• **Stored data entries**:
_ _ _ _

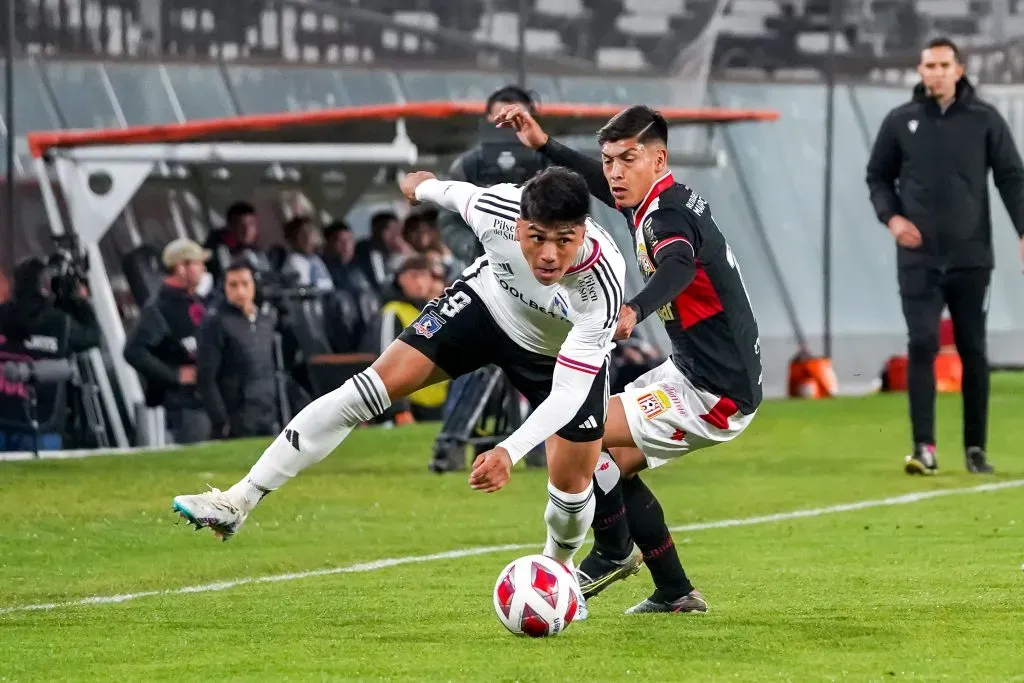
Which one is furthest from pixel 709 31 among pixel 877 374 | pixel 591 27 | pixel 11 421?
pixel 11 421

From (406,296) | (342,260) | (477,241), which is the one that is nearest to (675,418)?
(477,241)

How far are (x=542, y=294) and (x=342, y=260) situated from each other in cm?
1065

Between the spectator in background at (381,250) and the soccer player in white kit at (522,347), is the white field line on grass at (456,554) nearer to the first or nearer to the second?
the soccer player in white kit at (522,347)

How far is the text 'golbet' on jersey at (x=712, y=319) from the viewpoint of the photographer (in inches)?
286

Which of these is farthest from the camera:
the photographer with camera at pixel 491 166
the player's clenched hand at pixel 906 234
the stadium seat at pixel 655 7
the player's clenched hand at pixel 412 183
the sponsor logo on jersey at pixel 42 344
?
the stadium seat at pixel 655 7

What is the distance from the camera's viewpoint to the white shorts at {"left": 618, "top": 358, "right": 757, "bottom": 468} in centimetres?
738

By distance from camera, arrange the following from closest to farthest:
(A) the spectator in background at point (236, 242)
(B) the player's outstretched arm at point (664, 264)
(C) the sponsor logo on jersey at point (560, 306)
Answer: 1. (B) the player's outstretched arm at point (664, 264)
2. (C) the sponsor logo on jersey at point (560, 306)
3. (A) the spectator in background at point (236, 242)

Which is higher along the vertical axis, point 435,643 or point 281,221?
point 435,643

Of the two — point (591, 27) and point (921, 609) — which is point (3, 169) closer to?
point (591, 27)

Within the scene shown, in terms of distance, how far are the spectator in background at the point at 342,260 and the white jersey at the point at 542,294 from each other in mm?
9893

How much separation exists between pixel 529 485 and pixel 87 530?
10.1 ft

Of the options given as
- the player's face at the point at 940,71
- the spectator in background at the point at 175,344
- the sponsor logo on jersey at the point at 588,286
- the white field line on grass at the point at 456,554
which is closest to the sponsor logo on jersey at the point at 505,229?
the sponsor logo on jersey at the point at 588,286

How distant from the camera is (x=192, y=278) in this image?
15.5 m

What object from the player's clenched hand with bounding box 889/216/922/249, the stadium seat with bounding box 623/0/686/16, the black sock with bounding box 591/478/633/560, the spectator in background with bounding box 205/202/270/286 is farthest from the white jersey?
the stadium seat with bounding box 623/0/686/16
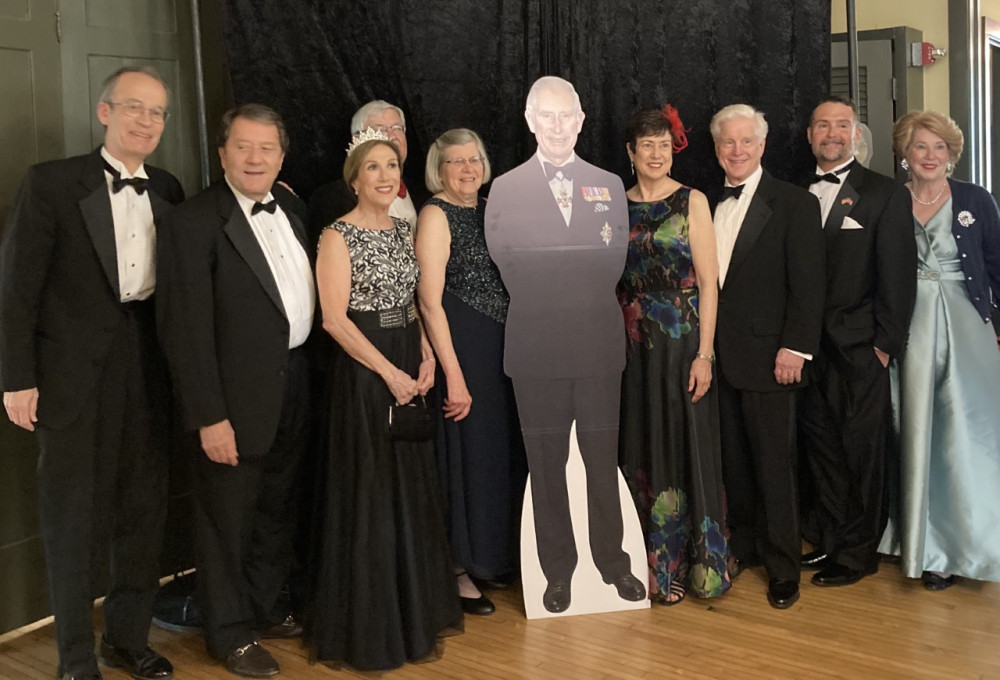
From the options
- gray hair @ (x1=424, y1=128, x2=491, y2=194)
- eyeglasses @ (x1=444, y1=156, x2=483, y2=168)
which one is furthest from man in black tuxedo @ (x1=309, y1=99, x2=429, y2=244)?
eyeglasses @ (x1=444, y1=156, x2=483, y2=168)

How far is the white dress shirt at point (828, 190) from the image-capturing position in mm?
3549

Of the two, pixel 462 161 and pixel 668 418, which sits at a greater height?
pixel 462 161

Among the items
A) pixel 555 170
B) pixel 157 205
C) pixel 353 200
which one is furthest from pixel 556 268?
pixel 157 205

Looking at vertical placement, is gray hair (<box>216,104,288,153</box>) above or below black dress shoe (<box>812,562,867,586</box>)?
above

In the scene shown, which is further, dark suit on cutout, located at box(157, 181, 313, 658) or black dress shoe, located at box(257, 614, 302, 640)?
black dress shoe, located at box(257, 614, 302, 640)

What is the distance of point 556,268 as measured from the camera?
332cm

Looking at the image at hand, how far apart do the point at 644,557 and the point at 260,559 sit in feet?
4.04

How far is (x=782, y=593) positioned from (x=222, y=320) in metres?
1.99

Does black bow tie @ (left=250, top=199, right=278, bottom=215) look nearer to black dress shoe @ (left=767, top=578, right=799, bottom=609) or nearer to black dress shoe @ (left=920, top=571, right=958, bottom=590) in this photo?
black dress shoe @ (left=767, top=578, right=799, bottom=609)

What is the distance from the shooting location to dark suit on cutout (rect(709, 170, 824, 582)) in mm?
3359

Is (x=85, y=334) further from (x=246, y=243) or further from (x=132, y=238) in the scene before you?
(x=246, y=243)

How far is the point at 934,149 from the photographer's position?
3.53m

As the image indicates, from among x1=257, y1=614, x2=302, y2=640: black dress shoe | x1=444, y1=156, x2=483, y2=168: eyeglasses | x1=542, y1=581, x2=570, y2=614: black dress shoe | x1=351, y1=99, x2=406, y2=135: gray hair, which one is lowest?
x1=257, y1=614, x2=302, y2=640: black dress shoe

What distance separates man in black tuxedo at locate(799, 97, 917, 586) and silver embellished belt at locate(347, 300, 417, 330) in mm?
1478
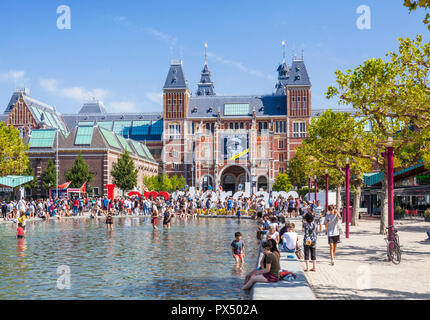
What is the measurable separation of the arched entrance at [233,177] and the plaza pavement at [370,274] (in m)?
79.7

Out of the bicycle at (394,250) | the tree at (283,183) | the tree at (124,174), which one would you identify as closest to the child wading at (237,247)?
the bicycle at (394,250)

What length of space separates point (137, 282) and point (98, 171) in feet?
195

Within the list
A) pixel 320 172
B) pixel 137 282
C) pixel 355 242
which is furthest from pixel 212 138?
pixel 137 282

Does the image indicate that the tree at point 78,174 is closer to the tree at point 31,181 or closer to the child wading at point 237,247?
the tree at point 31,181

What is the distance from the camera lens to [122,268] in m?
14.4

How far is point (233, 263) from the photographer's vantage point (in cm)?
1547

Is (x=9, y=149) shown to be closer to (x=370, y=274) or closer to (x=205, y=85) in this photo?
(x=370, y=274)

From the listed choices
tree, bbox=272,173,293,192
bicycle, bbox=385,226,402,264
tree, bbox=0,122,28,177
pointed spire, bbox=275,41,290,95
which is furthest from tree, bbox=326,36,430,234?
pointed spire, bbox=275,41,290,95

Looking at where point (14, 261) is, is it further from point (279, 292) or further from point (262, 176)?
point (262, 176)

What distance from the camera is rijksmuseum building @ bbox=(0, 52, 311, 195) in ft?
314

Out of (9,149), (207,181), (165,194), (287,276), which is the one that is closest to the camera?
(287,276)

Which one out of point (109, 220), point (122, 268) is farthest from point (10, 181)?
point (122, 268)

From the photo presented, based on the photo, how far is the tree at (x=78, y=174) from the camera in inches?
2557

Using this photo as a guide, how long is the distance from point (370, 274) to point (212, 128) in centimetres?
9247
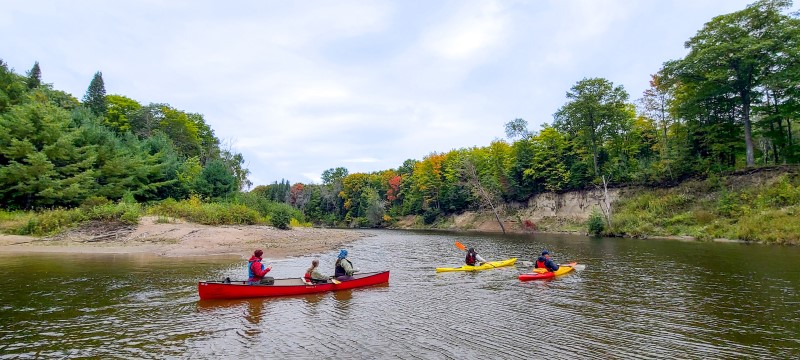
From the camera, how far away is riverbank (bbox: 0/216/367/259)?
27.1 meters

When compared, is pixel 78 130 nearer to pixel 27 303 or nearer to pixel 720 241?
pixel 27 303

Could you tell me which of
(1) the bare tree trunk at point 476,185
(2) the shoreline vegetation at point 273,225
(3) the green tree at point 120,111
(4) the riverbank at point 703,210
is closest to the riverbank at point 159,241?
(2) the shoreline vegetation at point 273,225

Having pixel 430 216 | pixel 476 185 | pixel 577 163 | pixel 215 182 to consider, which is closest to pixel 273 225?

_ _ _ _

• **YOUR INSTRUCTIONS**: Every entry above is to be set down exactly; the pictures are to be left out.

• **WRITTEN ANSWER**:
Which one is furthest from pixel 709 31 among pixel 877 374 | pixel 591 27 | pixel 11 421?
pixel 11 421

From (406,296) | (342,260) | (477,241), which is the one that is nearest to (675,418)?
(477,241)

How far are (x=542, y=294) and (x=342, y=260) situated from each other in cm?
1065

Between the spectator in background at (381,250) and the soccer player in white kit at (522,347), is the white field line on grass at (456,554) nearer to the first or nearer to the second?
the soccer player in white kit at (522,347)

How far is the text 'golbet' on jersey at (x=712, y=319) from the viewpoint of the photographer (in inches)?
286

Which of these is farthest from the camera:
the photographer with camera at pixel 491 166
the player's clenched hand at pixel 906 234
the stadium seat at pixel 655 7
the player's clenched hand at pixel 412 183
the sponsor logo on jersey at pixel 42 344
?
the stadium seat at pixel 655 7

What is the distance from the camera's viewpoint to the white shorts at {"left": 618, "top": 358, "right": 757, "bottom": 468} in centimetres?
738

By distance from camera, arrange the following from closest to farthest:
(A) the spectator in background at point (236, 242)
(B) the player's outstretched arm at point (664, 264)
(C) the sponsor logo on jersey at point (560, 306)
Answer: 1. (B) the player's outstretched arm at point (664, 264)
2. (C) the sponsor logo on jersey at point (560, 306)
3. (A) the spectator in background at point (236, 242)

Which is higher along the vertical axis, point 435,643 or point 281,221?
point 435,643

Of the two — point (591, 27) and point (921, 609) — which is point (3, 169) closer to?
point (591, 27)

Within the scene shown, in terms of distance, how far are the spectator in background at the point at 342,260 and the white jersey at the point at 542,294 from each other in mm?
9893

How much separation exists between pixel 529 485 and pixel 87 530?
10.1 ft

Of the options given as
- the player's face at the point at 940,71
- the spectator in background at the point at 175,344
- the sponsor logo on jersey at the point at 588,286
- the white field line on grass at the point at 456,554
which is closest to the sponsor logo on jersey at the point at 505,229?
the sponsor logo on jersey at the point at 588,286

How distant from the camera is (x=192, y=278) in this image?
15.5 m

What object from the player's clenched hand with bounding box 889/216/922/249, the stadium seat with bounding box 623/0/686/16, the black sock with bounding box 591/478/633/560, the spectator in background with bounding box 205/202/270/286 is farthest from the white jersey?
the stadium seat with bounding box 623/0/686/16
From the options
- gray hair @ (x1=424, y1=128, x2=491, y2=194)
- eyeglasses @ (x1=444, y1=156, x2=483, y2=168)
which one is furthest from man in black tuxedo @ (x1=309, y1=99, x2=429, y2=244)?
eyeglasses @ (x1=444, y1=156, x2=483, y2=168)

How far is the white dress shirt at point (828, 190) from the image-capturing position in mm?
3549

Of the two, pixel 462 161 and pixel 668 418, which sits at a greater height?
pixel 462 161

Among the items
A) pixel 555 170
B) pixel 157 205
C) pixel 353 200
which one is furthest from pixel 556 268?
pixel 157 205

Looking at vertical placement, is gray hair (<box>216,104,288,153</box>) above or below black dress shoe (<box>812,562,867,586</box>)?
above

In the scene shown, which is further, dark suit on cutout, located at box(157, 181, 313, 658) or black dress shoe, located at box(257, 614, 302, 640)?
black dress shoe, located at box(257, 614, 302, 640)

What is the distance of point 556,268 as measured from the camera?
332cm

Looking at the image at hand, how far apart do the point at 644,557 and the point at 260,559 sit in feet?
4.04

How far is (x=782, y=593) positioned from (x=222, y=320) in metres?
1.99

Does black bow tie @ (left=250, top=199, right=278, bottom=215) look nearer to black dress shoe @ (left=767, top=578, right=799, bottom=609) or nearer to black dress shoe @ (left=920, top=571, right=958, bottom=590) in this photo?
black dress shoe @ (left=767, top=578, right=799, bottom=609)

What is the distance from the shooting location to dark suit on cutout (rect(709, 170, 824, 582)) in mm?
3359

Is (x=85, y=334) further from (x=246, y=243) or further from (x=132, y=238) in the scene before you?
(x=246, y=243)

How far is the point at 934,149 from the photographer's position?
3.53m

As the image indicates, from among x1=257, y1=614, x2=302, y2=640: black dress shoe | x1=444, y1=156, x2=483, y2=168: eyeglasses | x1=542, y1=581, x2=570, y2=614: black dress shoe | x1=351, y1=99, x2=406, y2=135: gray hair, which one is lowest?
x1=257, y1=614, x2=302, y2=640: black dress shoe

What distance separates man in black tuxedo at locate(799, 97, 917, 586) and silver embellished belt at locate(347, 300, 417, 330) in mm?
1478
What is the measurable separation of the arched entrance at [233,177] and the plaza pavement at [370,274] (in m)?
79.7

Out of the bicycle at (394,250) | the tree at (283,183) | the tree at (124,174), which one would you identify as closest to the child wading at (237,247)?
the bicycle at (394,250)

What length of space separates point (137, 282) and point (98, 171) in feet?
195

Within the list
A) pixel 320 172
B) pixel 137 282
C) pixel 355 242
which is furthest from pixel 212 138?
pixel 137 282

Does the image indicate that the tree at point 78,174 is closer to the tree at point 31,181 or closer to the child wading at point 237,247?
the tree at point 31,181

What is the distance from the camera lens to [122,268] in m?
14.4

How far is point (233, 263) from the photographer's vantage point (in cm)?
1547

Is (x=9, y=149) shown to be closer to (x=370, y=274) or closer to (x=205, y=85) in this photo?
(x=370, y=274)

From the listed choices
tree, bbox=272,173,293,192
bicycle, bbox=385,226,402,264
tree, bbox=0,122,28,177
pointed spire, bbox=275,41,290,95
which is furthest from tree, bbox=326,36,430,234?
pointed spire, bbox=275,41,290,95

Looking at where point (14, 261) is, is it further from point (279, 292) or further from point (262, 176)?
point (262, 176)

What distance from the camera is rijksmuseum building @ bbox=(0, 52, 311, 195) in ft?
314

Out of (9,149), (207,181), (165,194), (287,276), which is the one that is closest to the camera?
(287,276)

Which one out of point (109, 220), point (122, 268) is farthest from point (10, 181)?
point (122, 268)

From the photo presented, based on the photo, how far is the tree at (x=78, y=174) from the camera in inches?
2557

Using this photo as a guide, how long is the distance from point (370, 274) to point (212, 128) in centimetres?
9247
From the camera, how far away is riverbank (bbox: 0/216/367/259)?
27.1 meters

When compared, is pixel 78 130 nearer to pixel 27 303 or nearer to pixel 720 241?
pixel 27 303

Could you tell me which of
(1) the bare tree trunk at point 476,185
(2) the shoreline vegetation at point 273,225
(3) the green tree at point 120,111
(4) the riverbank at point 703,210
is closest to the riverbank at point 159,241?
(2) the shoreline vegetation at point 273,225

Having pixel 430 216 | pixel 476 185 | pixel 577 163 | pixel 215 182 to consider, which is closest to pixel 273 225?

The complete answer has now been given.